We analyzed the configuration of PDMs for JICA health-related projects using an analytical matrix with a link between the project PDM and the WHO’s conceptual health system framework. This study revealed the common characteristics of the JICA projects for technical assistance in health. The majority of JICA projects had prioritized assistance such as enhancement of the workforce and governance, as well as improvement of service delivery. Conversely, support for medical products and financing was modest. These findings reflect the JICA consensus statement, which emphasizes bilateral cooperation via capacity development. In particular, the JICA stresses the role of the health field in strengthening the health system, preventing and controlling infectious diseases including ATM and others, and MCH, which together accounted for 87.6% of JICA assistance. When examined in detail from the perspective of the health system, JICA projects appeared to be targeted at achieving governance, workforce and service delivery outputs through investment in activities involving the governance, workforce and information blocks. In particular, nearly 90% of the JICA technical assistance in health had directly focused on improving governance as the most crucial tactic for accomplishing its objectives.
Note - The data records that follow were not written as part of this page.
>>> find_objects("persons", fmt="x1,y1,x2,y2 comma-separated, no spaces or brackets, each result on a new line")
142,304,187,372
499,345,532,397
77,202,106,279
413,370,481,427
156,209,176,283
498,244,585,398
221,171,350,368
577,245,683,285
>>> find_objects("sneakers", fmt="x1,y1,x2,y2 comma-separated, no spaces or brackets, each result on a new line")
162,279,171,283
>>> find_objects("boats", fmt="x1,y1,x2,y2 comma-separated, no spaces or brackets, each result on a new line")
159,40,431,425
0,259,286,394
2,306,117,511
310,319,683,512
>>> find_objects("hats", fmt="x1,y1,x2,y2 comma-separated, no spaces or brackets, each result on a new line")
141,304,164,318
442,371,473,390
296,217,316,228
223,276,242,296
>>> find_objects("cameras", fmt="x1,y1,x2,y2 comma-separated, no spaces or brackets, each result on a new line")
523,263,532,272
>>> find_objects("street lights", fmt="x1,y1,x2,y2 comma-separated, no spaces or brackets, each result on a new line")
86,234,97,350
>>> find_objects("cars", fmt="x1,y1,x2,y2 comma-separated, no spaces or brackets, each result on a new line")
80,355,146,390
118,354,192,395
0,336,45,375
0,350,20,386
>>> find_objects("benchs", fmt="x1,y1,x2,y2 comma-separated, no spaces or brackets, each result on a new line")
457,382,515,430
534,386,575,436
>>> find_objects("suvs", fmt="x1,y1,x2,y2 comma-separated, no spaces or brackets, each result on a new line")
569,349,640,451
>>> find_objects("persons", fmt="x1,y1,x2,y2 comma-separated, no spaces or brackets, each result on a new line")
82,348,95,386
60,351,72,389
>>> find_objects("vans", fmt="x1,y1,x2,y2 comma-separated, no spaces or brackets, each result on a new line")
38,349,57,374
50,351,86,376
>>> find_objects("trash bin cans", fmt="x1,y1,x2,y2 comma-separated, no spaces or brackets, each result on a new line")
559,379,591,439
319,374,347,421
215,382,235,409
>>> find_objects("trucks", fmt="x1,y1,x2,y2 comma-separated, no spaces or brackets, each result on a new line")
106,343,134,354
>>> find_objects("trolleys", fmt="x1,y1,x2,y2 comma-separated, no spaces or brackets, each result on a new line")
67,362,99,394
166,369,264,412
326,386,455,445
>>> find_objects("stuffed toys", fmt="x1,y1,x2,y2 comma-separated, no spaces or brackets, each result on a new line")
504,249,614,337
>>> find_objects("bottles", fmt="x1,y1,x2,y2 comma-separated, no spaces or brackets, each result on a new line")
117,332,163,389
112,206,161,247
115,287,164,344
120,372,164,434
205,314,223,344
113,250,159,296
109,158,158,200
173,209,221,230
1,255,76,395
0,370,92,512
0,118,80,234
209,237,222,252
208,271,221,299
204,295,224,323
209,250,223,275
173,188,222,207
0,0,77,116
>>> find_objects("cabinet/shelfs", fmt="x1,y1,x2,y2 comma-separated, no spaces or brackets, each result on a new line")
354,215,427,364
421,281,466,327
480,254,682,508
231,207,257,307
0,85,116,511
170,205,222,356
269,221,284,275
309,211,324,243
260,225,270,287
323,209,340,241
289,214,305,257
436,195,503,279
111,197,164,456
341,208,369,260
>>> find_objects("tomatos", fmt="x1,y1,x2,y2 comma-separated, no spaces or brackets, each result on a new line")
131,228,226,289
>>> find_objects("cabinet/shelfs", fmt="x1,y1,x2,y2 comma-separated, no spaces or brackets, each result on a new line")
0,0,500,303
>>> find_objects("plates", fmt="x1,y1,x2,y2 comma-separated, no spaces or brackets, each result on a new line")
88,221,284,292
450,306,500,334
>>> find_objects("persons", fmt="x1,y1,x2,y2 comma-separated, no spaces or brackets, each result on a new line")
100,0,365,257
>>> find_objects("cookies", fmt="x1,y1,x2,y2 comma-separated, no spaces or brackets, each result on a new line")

Adam et al  reported that most health policy and system research publications have focused on human resources, service delivery and governance in low- and middle-income countries. Likewise, our results showed that the majority of JICA projects included in our analysis had contributed toward improving workforce capability and leadership, as well as governance. This implies that strengthening human resources and management functions were absolutely essential for achieving the goals of the projects . Since sustainability and autonomy are important for healthcare development, the enhancement of perpetual and autonomous management capability among the workforce is a crucial component of project activities . This underpins the rationale for JICA support for projects that strengthen management and governance through professional training and the creation of health networks [22, 23]. Additionally, the JICA has provided many opportunities for capacity development by conducting training courses offering support extending beyond project-type assistance .
Finance function is important to strengthening the health system in every nation [25–27]. Nonetheless, the majority of the JICA projects did not include activities for improving financial systems. This may simply be a consequence of lack of financial expertise among the JICA experts. While recruiting Japanese experts to participate in health-related projects, it is a common practice of the JICA to seek specialists in health and medical sciences from universities and educational and research institutes and organizations, rather than financial organizations. This restrictive recruitment process might have resulted in a paucity of finance specialists. In general, irrespective of the donor, interventions to finance organizations of recipient countries can be sensitive political matters [28, 29]. Assistance to strengthen financing systems may require not only specialists in the field, but also that they are afforded the power to make discreet and effective interventions.
We found that nearly half the projects analyzed were classified as health system strengthening; however, these projects did not comprehensively contribute to multiple health system blocks . Of 46 projects in the HS column in Table 3, workforce enhancement was the primary target for 22 and eight had focused on service delivery; only six were categorized as mixed type. These findings indicate that some projects that aimed to strengthen health systems had not always contributed to all of the building blocks. Instead, these projects focused on workforce development, service delivery and providing support to the governance block without any attention to financial aid. For example, a JICA project classified as a ‘governance only’ project that aimed to strengthen district health services in the Morogoro region of Tanzania had focused only on capacity development in the governance block within public health sector hierarchies, and on communication among vertical and horizontal health institutions. Also, a JICA project to strengthen the regional health network in Santa Cruz, Bolivia, had outputs and activities in the workforce and governance blocks to expand holistic assistance for improving the health network; however, this had been categorized as a ‘workforce’ project. Thus, many JICA projects classified as health system strengthening did not always provide input to all blocks, but instead had implemented assistance in alternative blocks such as workforce and governance.
The correspondence analyses revealed that the EPI project was associated with the medical products block. The vertical projects implemented for fields such as ATM, MCH and RH shared a close relationship with the service delivery block, while the projects for health system strengthening were also strongly related to workforce. These results match the EPI project’s primary aim to enhance procurement, storage and distribution of vaccines, consistent with categorization in the medical products block. Furthermore, vertical programs for ATM, MCH and RH mainly strove to provide universal high quality services relating to their fields. The close association between HS and workforce indicated that most of the projects under the title of health system strengthening aimed to improve workforce capability.
Our study had several limitations. Although collecting data from all available PDMs might have minimized selection bias, the process of categorization may have resulted in informational bias due to the difficulty in interpreting ambiguous and obscure descriptions contained in some of the PDMs. A second important limitation was related to confidentiality of the data source. One possible method for examining and systematically comparing the JICA projects would have been to use the PDM alone; however, there is a fundamental analytical limitation to employing the PDM in order to examine the project type, health field, characteristics and the association between outputs and activities of the project. The PDM does not necessarily include an exhaustive list of elements that the project entails, and it is quite usual for the PDM to be amended or modified during its implementation. The limited information from the PDM should be taken into account when interpreting the study findings.